First Capital Chief Research & Strategy Officer Dimantha Mathew noted that the stock market is likely to remain in a holding pattern until further information becomes available. “Investors are adopting a wait-and-see approach in equities tomorrow, but with some optimism. Conversely, the bond market is expected to remain dull,” he remarked.

Mathew also pointed out that the trend of institutional and high-net-worth investors driving market gains is likely to continue, heavily dependent on the signals in Dissanayake’s first statement. Investors are particularly focused on how his inaugural address will outline the new government’s policy direction.

Key factors influencing future market movements include the upcoming fourth review of Sri Lanka’s IMF programme and the administration’s stance on external debt restructuring (EDR). Depending on negotiations, the IMF may grant additional time for EDR completion, potentially pushing this process to the next IMF review, thus allowing the new government extra time to secure the fourth tranche of IMF funding.

Raynal Wickremeratne, Co-Head of Research at Softlogic Stockbrokers, expressed cautious optimism, noting that the market had already anticipated the likelihood of Dissanayake’s National People’s Power (NPP) party coming to power, reflected in market activities leading up to the election.

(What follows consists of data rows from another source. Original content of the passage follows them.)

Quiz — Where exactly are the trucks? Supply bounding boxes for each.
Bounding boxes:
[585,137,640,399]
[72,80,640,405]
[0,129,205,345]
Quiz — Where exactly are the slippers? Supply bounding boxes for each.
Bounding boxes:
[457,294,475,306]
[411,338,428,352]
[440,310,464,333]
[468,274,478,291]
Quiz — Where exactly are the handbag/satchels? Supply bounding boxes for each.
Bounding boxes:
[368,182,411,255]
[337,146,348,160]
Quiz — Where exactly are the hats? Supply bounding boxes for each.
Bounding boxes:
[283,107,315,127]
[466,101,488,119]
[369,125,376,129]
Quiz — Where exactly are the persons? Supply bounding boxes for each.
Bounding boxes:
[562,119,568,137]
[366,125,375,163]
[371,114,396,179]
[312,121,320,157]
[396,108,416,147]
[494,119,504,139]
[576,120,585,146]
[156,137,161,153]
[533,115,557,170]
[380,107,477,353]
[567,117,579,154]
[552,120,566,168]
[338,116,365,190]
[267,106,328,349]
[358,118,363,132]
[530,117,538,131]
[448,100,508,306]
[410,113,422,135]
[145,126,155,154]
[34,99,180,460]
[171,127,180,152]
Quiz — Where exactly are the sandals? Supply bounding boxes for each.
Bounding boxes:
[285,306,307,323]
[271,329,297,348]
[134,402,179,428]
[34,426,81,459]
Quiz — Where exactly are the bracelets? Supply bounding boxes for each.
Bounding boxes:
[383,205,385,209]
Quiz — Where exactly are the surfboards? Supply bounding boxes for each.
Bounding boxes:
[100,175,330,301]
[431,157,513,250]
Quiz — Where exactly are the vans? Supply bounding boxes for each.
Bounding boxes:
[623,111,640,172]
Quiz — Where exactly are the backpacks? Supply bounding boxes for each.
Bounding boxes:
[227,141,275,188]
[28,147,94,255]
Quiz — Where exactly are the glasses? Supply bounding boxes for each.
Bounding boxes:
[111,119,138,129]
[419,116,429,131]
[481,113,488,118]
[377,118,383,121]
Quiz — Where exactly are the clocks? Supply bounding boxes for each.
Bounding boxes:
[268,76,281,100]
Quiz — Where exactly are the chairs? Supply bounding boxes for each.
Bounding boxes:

Recent buying interest from institutional and high-net-worth investors has driven an upward trend. However, Wickremeratne emphasized the significance of Dissanayake’s inaugural speech in shaping future market trends. He pointed out that many of Dissanayake’s proposals are expenditure-driven, making the financing of these measures a crucial aspect to watch, particularly in relation to the interim budget.

Additionally, the upcoming monetary policy review is expected to provide early indications of how the new administration plans to handle policy interventions. Wickremeratne cautioned that while a revised Debt Sustainability Analysis (DSA) could offer some fiscal relief, the IMF’s endorsement is not guaranteed and adjustments could have significant ripple effects on the market.

Meanwhile, Mathew noted that recent comments from Central Bank Governor Nandalal Weerasinghe, confirming his intention to remain in office, have provided some reassurance to investors.